#### REQUIRED WORK
Reproduce word for word the passage of the StableCode text below, starting with "The long-context-window version" and going on through "the code base.".

#### GIVEN TEXT
Stability AI, the generative AI startup known for its Stable Diffusion text-to-image generation model, has announced the public release of StableCode, a new open large language model (LLM) designed to generate programming language code. The StableCode model is being offered at three different levels: a base model for general use cases, an instruction model, and a long-context-window model that can support up to 16,000 tokens.

StableCode leverages programming language data from the open-source BigCode project, combined with additional filtering and fine-tuning by Stability AI. Initially, StableCode will support development in Python, Go, Java, JavaScript, C, markdown, and C++ programming languages. The goal of the model is to enable users to write programs to solve problems and implement ideas effectively.

The training for StableCode involved significant filtering and cleaning of the BigCode data. Stability AI also implemented additional training steps, including language-specific training, to make the model more specialized and accurate in code generation.

The long-context-window version of StableCode is a game-changer for code generation. With a context window of 16,000 tokens, it allows for more specialized and complex code generation prompts, enabling StableCode to analyze medium-sized code bases and generate new code based on the specific needs and characteristics of the code base.

StableCode utilizes rotary position embedding (RoPE) instead of the ALiBi approach used by other models like StarCoder. RoPE avoids bias towards current tokens and allows for a more flexible approach to code generation, considering that code doesn’t necessarily follow a linear narrative structure.

Stability AI will be closely working with the developer community to gather feedback and explore different use cases for StableCode in the generative developer space. This marks the initial release of StableCode, and the company aims to see how developers will utilize and benefit from the model.

Dataset entries:
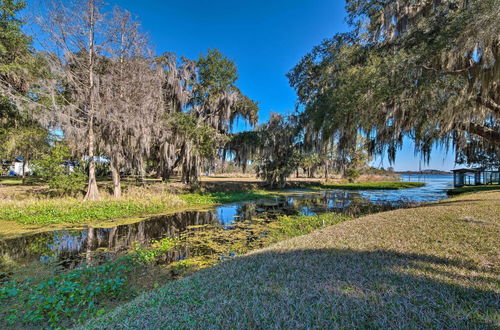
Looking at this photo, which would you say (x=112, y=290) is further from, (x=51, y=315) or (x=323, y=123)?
(x=323, y=123)

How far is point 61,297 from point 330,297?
326 centimetres

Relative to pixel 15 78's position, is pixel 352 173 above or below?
below

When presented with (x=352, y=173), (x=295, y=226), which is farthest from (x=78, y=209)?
(x=352, y=173)

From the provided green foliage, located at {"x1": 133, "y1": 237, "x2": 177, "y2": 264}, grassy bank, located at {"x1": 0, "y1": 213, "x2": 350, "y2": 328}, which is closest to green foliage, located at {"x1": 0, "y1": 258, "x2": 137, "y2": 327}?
grassy bank, located at {"x1": 0, "y1": 213, "x2": 350, "y2": 328}

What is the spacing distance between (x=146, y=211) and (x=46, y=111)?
249 inches

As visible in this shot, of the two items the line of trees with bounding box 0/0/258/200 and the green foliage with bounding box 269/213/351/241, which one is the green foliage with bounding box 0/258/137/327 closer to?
the green foliage with bounding box 269/213/351/241

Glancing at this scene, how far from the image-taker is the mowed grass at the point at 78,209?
24.0 feet

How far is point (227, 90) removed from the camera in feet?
54.0

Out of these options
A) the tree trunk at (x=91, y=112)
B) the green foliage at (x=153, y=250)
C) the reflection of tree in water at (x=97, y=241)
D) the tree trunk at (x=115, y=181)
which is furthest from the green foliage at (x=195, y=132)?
the green foliage at (x=153, y=250)

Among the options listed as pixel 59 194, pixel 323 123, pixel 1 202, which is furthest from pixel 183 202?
pixel 323 123

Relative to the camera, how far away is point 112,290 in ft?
10.4

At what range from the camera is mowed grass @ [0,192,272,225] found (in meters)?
7.32

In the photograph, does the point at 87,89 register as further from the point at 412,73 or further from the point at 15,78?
the point at 412,73

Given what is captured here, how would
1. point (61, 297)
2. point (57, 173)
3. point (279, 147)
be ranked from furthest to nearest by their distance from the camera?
1. point (279, 147)
2. point (57, 173)
3. point (61, 297)
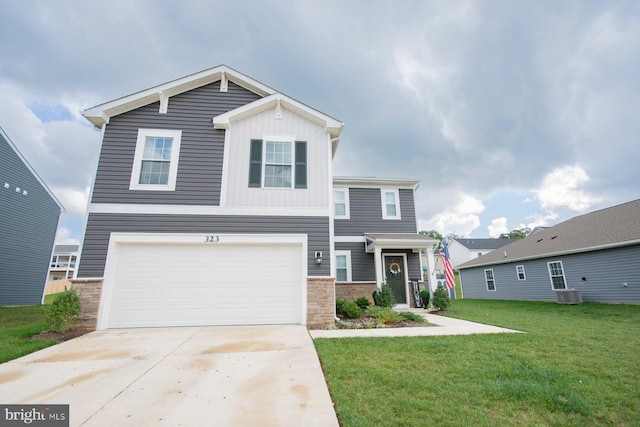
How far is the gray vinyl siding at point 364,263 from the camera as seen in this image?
11383 millimetres

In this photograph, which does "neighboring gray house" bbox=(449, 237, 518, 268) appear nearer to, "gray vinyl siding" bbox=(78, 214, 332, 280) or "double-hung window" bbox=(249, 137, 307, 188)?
"gray vinyl siding" bbox=(78, 214, 332, 280)

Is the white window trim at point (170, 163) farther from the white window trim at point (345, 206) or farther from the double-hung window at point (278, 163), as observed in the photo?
the white window trim at point (345, 206)

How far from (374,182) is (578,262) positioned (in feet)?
34.1

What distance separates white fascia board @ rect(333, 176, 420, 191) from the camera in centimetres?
1221

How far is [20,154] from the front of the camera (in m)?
12.1

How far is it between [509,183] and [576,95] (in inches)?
294

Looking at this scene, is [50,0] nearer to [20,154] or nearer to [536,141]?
[20,154]

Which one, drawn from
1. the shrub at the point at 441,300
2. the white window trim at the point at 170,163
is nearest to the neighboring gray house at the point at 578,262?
the shrub at the point at 441,300

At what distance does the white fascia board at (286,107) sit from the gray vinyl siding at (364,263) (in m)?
5.44

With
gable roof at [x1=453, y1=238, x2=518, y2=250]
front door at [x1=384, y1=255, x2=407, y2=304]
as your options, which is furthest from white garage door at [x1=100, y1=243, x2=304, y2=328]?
gable roof at [x1=453, y1=238, x2=518, y2=250]

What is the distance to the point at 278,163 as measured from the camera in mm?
7770

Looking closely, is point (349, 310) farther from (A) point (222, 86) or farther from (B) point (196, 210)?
(A) point (222, 86)

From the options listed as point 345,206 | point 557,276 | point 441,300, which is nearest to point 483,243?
point 557,276

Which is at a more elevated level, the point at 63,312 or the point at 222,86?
the point at 222,86
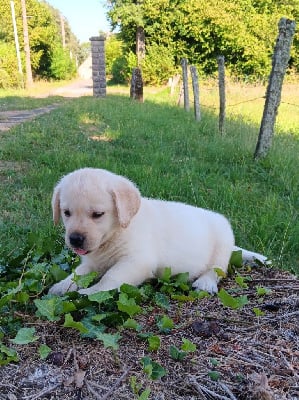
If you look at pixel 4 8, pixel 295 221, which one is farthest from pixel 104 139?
pixel 4 8

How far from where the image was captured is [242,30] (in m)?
36.2

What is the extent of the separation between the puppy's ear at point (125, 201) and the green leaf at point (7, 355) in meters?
0.98

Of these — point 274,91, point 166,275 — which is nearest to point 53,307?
point 166,275

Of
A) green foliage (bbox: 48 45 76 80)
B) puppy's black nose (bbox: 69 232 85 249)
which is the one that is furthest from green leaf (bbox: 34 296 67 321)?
green foliage (bbox: 48 45 76 80)

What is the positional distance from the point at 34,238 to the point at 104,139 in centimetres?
649

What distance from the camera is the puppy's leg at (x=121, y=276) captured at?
2737mm

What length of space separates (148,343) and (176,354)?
0.18 m

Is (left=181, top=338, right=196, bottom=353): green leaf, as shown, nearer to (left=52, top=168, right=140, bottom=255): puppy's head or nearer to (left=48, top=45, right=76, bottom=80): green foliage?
(left=52, top=168, right=140, bottom=255): puppy's head

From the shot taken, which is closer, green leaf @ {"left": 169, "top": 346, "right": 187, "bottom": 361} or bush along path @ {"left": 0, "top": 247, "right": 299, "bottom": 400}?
bush along path @ {"left": 0, "top": 247, "right": 299, "bottom": 400}

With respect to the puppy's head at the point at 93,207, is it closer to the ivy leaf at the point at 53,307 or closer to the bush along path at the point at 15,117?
the ivy leaf at the point at 53,307

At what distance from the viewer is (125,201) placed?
9.37 ft

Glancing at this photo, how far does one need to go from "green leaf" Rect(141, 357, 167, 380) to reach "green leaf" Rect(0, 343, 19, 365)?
574mm

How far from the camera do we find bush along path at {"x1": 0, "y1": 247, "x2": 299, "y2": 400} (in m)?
2.00

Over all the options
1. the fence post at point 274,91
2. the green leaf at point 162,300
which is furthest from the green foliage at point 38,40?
Result: the green leaf at point 162,300
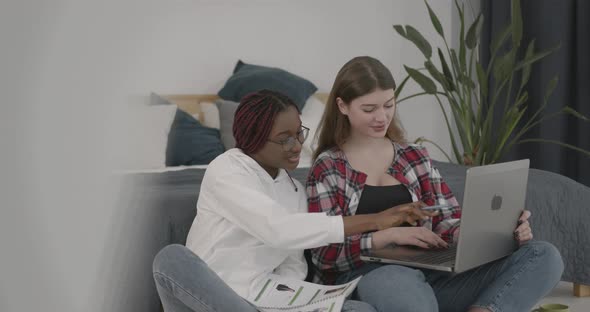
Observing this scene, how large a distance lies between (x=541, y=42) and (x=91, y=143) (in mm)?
3456

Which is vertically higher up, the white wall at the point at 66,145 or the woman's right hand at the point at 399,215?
the white wall at the point at 66,145

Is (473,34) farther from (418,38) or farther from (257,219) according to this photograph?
(257,219)

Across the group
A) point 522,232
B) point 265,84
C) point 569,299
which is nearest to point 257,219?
point 522,232

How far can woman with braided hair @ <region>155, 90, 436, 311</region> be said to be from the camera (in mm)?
1164

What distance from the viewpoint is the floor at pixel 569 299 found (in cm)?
227

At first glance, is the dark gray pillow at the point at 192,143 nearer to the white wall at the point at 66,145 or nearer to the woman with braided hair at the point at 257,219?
the woman with braided hair at the point at 257,219

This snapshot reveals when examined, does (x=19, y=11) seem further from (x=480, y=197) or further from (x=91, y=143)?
(x=480, y=197)

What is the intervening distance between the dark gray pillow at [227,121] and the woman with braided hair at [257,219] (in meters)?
1.77

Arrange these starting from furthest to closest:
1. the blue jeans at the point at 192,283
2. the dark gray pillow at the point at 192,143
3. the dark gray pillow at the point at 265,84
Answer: the dark gray pillow at the point at 265,84 → the dark gray pillow at the point at 192,143 → the blue jeans at the point at 192,283

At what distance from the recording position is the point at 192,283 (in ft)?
3.63

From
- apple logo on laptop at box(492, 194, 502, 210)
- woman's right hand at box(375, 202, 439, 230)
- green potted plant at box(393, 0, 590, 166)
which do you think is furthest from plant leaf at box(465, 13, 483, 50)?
woman's right hand at box(375, 202, 439, 230)

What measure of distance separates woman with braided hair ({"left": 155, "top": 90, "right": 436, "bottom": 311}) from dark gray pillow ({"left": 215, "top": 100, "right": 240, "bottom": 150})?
177 centimetres

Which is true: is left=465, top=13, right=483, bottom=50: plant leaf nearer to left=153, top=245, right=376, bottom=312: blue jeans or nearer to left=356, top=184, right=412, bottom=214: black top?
left=356, top=184, right=412, bottom=214: black top

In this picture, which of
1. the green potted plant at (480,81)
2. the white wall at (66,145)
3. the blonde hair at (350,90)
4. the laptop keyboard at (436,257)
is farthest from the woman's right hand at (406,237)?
the green potted plant at (480,81)
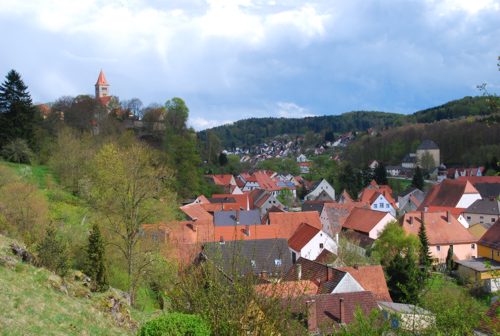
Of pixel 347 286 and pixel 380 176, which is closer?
pixel 347 286

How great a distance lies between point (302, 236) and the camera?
35.3 metres

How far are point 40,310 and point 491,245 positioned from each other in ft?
107

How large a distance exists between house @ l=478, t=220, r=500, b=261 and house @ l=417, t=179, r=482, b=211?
24380 mm

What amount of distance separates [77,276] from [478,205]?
4897 cm

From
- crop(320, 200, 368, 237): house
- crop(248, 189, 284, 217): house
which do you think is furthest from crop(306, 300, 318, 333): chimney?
crop(248, 189, 284, 217): house

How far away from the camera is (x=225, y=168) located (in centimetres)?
8512

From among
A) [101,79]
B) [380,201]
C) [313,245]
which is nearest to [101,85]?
[101,79]

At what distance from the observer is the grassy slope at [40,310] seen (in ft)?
31.1

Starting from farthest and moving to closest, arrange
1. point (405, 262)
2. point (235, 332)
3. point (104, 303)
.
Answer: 1. point (405, 262)
2. point (104, 303)
3. point (235, 332)

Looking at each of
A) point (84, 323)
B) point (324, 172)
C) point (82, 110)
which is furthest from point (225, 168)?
point (84, 323)

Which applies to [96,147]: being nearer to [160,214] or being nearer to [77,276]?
[160,214]

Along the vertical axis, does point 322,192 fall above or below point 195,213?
above

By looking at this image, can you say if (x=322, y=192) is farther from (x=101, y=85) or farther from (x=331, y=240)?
(x=101, y=85)

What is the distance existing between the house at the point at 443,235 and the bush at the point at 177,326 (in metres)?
32.2
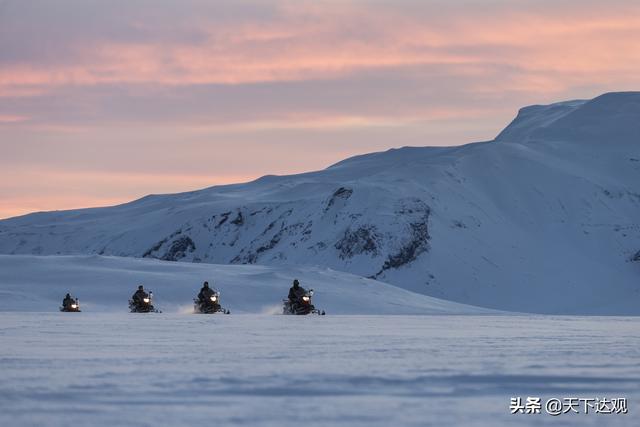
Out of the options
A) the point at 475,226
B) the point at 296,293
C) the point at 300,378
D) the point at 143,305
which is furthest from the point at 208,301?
the point at 475,226

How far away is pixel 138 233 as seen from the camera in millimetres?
188500

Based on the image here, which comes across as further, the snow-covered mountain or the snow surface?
the snow-covered mountain

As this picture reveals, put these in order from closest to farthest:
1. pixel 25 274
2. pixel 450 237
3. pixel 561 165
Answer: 1. pixel 25 274
2. pixel 450 237
3. pixel 561 165

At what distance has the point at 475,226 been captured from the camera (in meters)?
149

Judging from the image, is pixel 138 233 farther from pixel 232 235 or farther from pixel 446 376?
pixel 446 376

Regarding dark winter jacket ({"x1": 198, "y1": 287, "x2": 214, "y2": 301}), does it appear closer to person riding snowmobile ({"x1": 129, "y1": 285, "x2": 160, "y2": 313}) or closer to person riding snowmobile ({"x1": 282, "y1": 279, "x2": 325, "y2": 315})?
person riding snowmobile ({"x1": 129, "y1": 285, "x2": 160, "y2": 313})

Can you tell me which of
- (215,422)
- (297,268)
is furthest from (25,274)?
(215,422)

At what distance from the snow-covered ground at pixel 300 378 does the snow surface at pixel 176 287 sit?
24.2 meters

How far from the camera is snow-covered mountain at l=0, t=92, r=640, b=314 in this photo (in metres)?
136

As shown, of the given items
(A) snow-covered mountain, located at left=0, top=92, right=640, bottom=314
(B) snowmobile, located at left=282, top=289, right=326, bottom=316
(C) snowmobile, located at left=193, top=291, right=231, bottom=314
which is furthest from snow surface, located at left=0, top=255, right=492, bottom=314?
(A) snow-covered mountain, located at left=0, top=92, right=640, bottom=314

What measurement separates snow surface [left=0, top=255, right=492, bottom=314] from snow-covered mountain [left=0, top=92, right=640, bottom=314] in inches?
2559

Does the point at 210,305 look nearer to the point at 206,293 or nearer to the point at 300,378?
the point at 206,293

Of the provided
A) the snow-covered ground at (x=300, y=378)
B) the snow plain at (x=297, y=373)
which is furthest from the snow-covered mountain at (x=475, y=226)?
the snow-covered ground at (x=300, y=378)

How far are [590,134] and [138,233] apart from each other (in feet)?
219
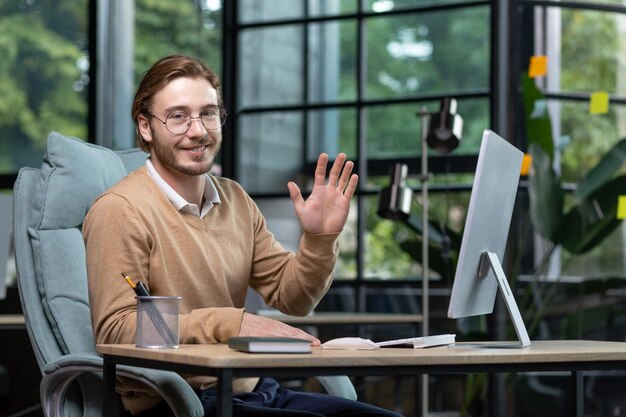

#### RESULT BELOW
The long-context-window version of StableCode is a game-changer for code generation. With a context window of 16,000 tokens, it allows for more specialized and complex code generation prompts, enabling StableCode to analyze medium-sized code bases and generate new code based on the specific needs and characteristics of the code base.